Annotating Ambiguous Images: General Annotation Strategy for High-Quality Data with Real-World Biomedical Validation
Lars Schmarje, Vasco Grossmann, Claudius Zelenka, Johannes Brünger, Reinhard Koch
TL;DR
This work tackles the challenge of obtaining high-quality labels from ambiguous real-world data by proposing a flowchart-guided annotation strategy and validating it on a biomedical vertebral fracture task. It synthesizes literature into a practical five-step workflow (What, Who, How, Annotation Process, Post-Processing) and leverages soft labels, DC3 proposals, and CleverLabel post-processing to reduce annotation bias and improve data quality. The vertebral height-reduction dataset VerSe was annotated with over 250,000 annotations, enabling a data-centric evaluation showing improved label distributions and downstream classifier performance. Overall, the work demonstrates how carefully designed annotation processes can yield high-quality datasets that drive better generalization in biomedical image classification.
Abstract
In the field of image classification, existing methods often struggle with biased or ambiguous data, a prevalent issue in real-world scenarios.
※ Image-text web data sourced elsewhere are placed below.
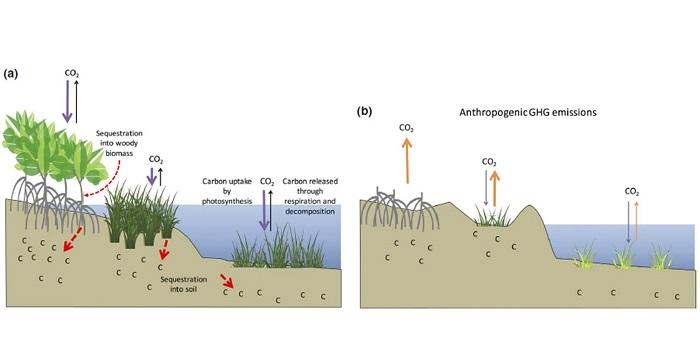 plantae | review: coastal wetland blue carbon | plantae coastal wetland diagram #13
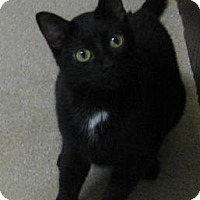 Adopt A Pet :: Ida - Gary, IN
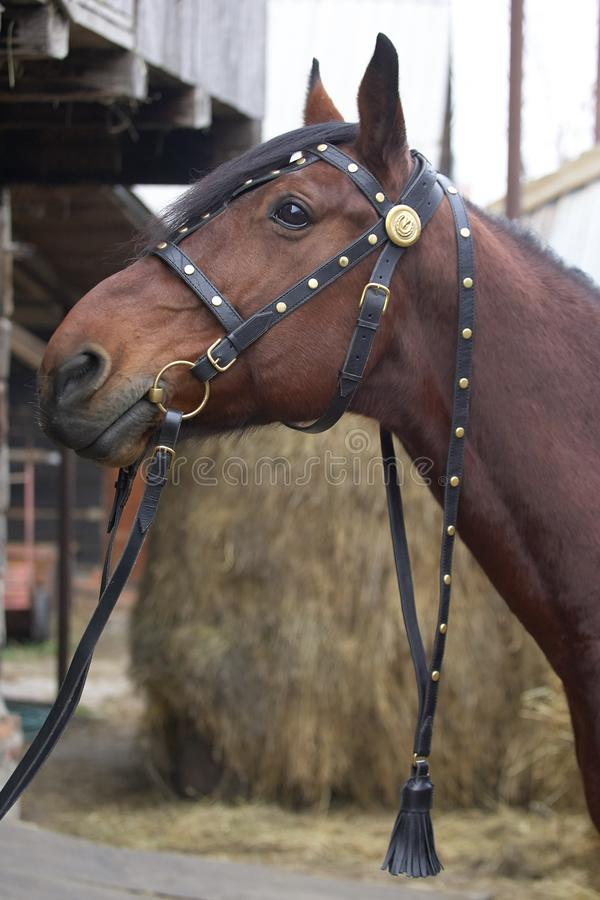 Harnessed horse. horse harness. leather and metal products, handmade. stock image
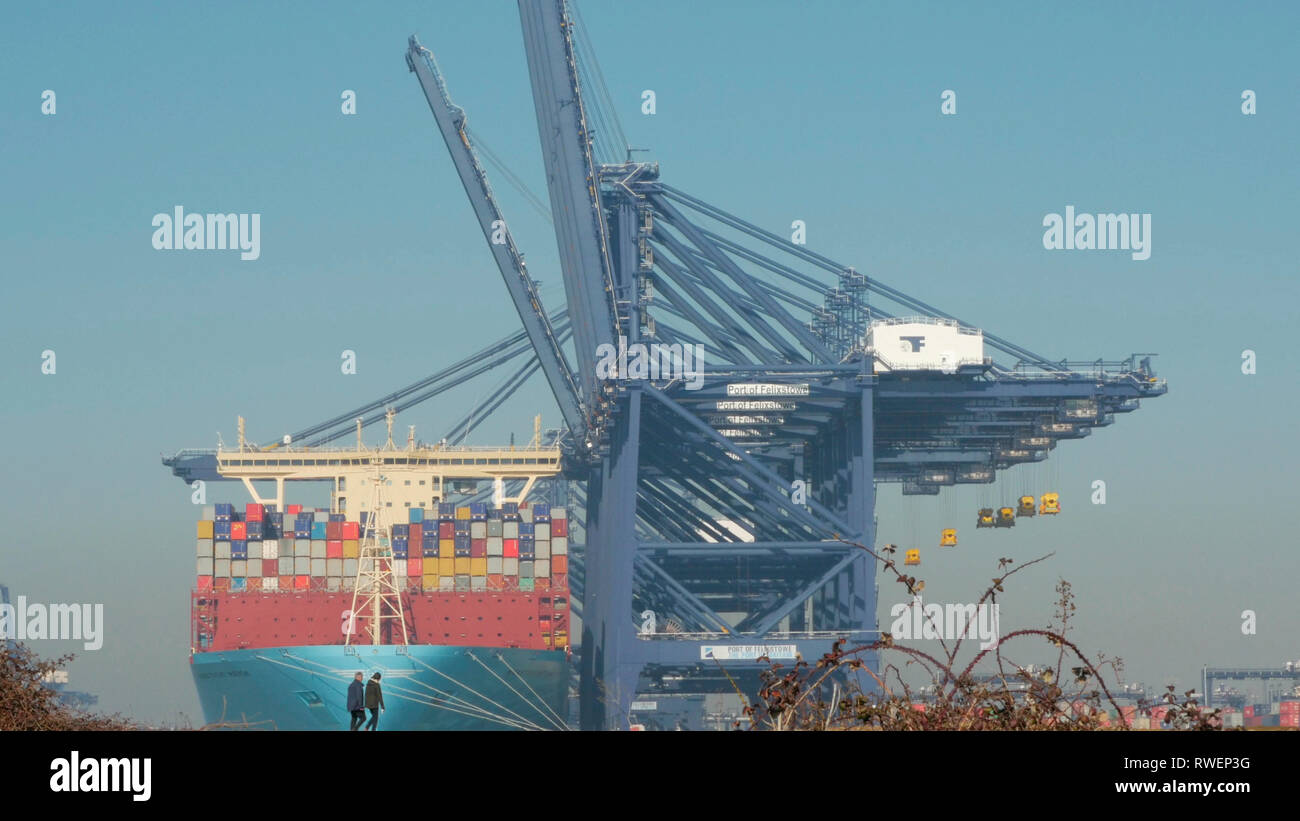 From Landguard point a couple walking with a mega giant container ship berthed alongside at the Port of Felixstowe River Orwell Suffolk England, Unite - Stock Image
Current strategies, including semi-supervised learning and class blending, offer partial solutions but lack a definitive resolution. Addressing this gap, our paper introduces a novel strategy for generating high-quality labels in challenging datasets. Central to our approach is a clearly designed flowchart, based on a broad literature review, which enables the creation of reliable labels. We validate our methodology through a rigorous real-world test case in the biomedical field, specifically in deducing height reduction from vertebral imaging. Our empirical study, leveraging over 250,000 annotations, demonstrates the effectiveness of our strategies decisions compared to their alternatives.